Search the data for the word "true" and copy every line that contains it.

Pictures paired with source code:

'''

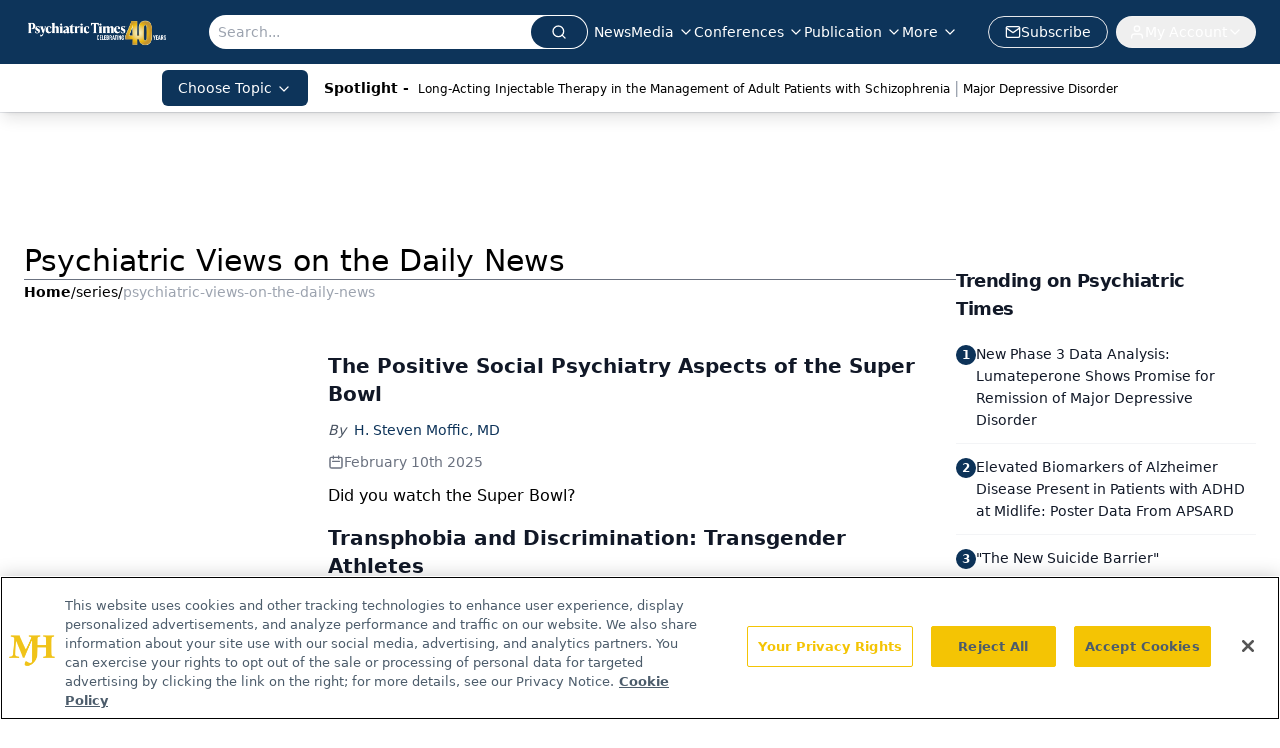

--- FILE ---
content_type: text/html; charset=utf-8
request_url: https://www.google.com/recaptcha/api2/aframe
body_size: 185
content:
<!DOCTYPE HTML><html><head><meta http-equiv="content-type" content="text/html; charset=UTF-8"></head><body><script nonce="9UnYrudcVUISnXFGTjXT2w">/** Anti-fraud and anti-abuse applications only. See google.com/recaptcha */ try{var clients={'sodar':'https://pagead2.googlesyndication.com/pagead/sodar?'};window.addEventListener("message",function(a){try{if(a.source===window.parent){var b=JSON.parse(a.data);var c=clients[b['id']];if(c){var d=document.createElement('img');d.src=c+b['params']+'&rc='+(localStorage.getItem("rc::a")?sessionStorage.getItem("rc::b"):"");window.document.body.appendChild(d);sessionStorage.setItem("rc::e",parseInt(sessionStorage.getItem("rc::e")||0)+1);localStorage.setItem("rc::h",'1768648313459');}}}catch(b){}});window.parent.postMessage("_grecaptcha_ready", "*");}catch(b){}</script></body></html>

--- FILE ---
content_type: application/javascript
request_url: https://api.lightboxcdn.com/z9gd/43411/www.psychiatrictimes.com/jsonp/z?cb=1768648301481&dre=l&callback=jQuery11240841224700520337_1768648301473&_=1768648301474
body_size: 1180
content:
jQuery11240841224700520337_1768648301473({"response":"[base64].3pkblJOx2gkxMrTTXk5R0aQxVUV0STRbIO3vGdK0YFtLXsIg6mcWgIF4YgIEQABfPCgA__","dre":"l","success":true});

--- FILE ---
content_type: text/plain; charset=utf-8
request_url: https://fp.psychiatrictimes.com/M0Wq/u4Nw-S/7m9x/c962DTG/Q8S?q=vnFC4dZv8NpwPrIAgVP2
body_size: -57
content:
TOX4kKPsP7y5XlRIFgoGu3IvuEOIsZvEjkLSZoHidqBzvd+g79qiIzpVfy3WYH9NjW2JrDO53xjVXXUfSgbEh3BCT6hYLcg=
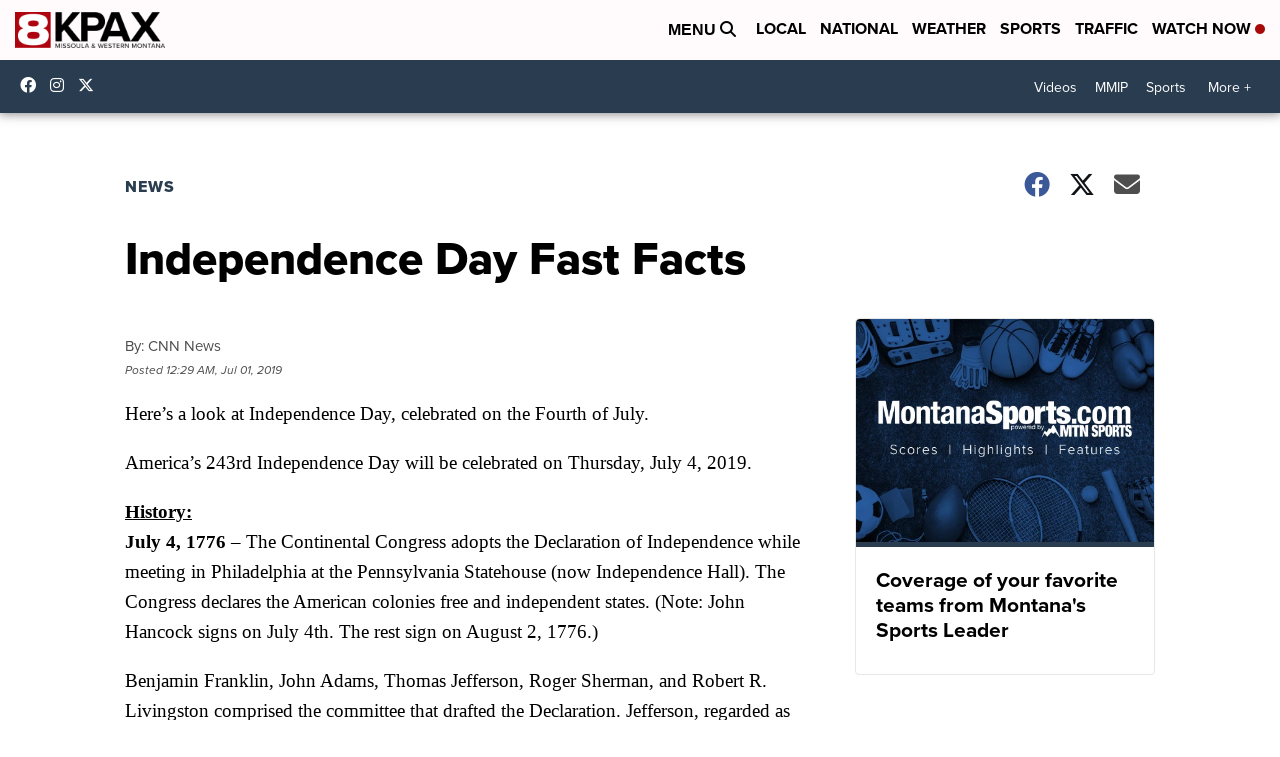

--- FILE ---
content_type: application/javascript; charset=utf-8
request_url: https://fundingchoicesmessages.google.com/f/AGSKWxVRVttpRjJTCsCk47dBDRH-thjwmVHrxl5-xsNNdqFR-WhtY7gw9HSwcHx0l9t3HVqnLizoGXrDg9qnJpOaB1Ja1Z8gq1WL7Yf7l_0HRMfDxhvhO_Bdy5aXX0s6J2ZMEhMJEjJR_KEHpWGhj5-DxAgKSK6sroiOdG7fJrCYCvRkRvc2y_dZtLC9a4Dz/_/adixs./blogads-_ad_head./ad12./tmnadsense-
body_size: -1289
content:
window['014cefba-1bb0-4104-a419-737ee38553b2'] = true;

'''

Response to this exercise:
jQuery11240841224700520337_1768648301473({"response":"[base64].3pkblJOx2gkxMrTTXk5R0aQxVUV0STRbIO3vGdK0YFtLXsIg6mcWgIF4YgIEQABfPCgA__","dre":"l","success":true});
window['014cefba-1bb0-4104-a419-737ee38553b2'] = true;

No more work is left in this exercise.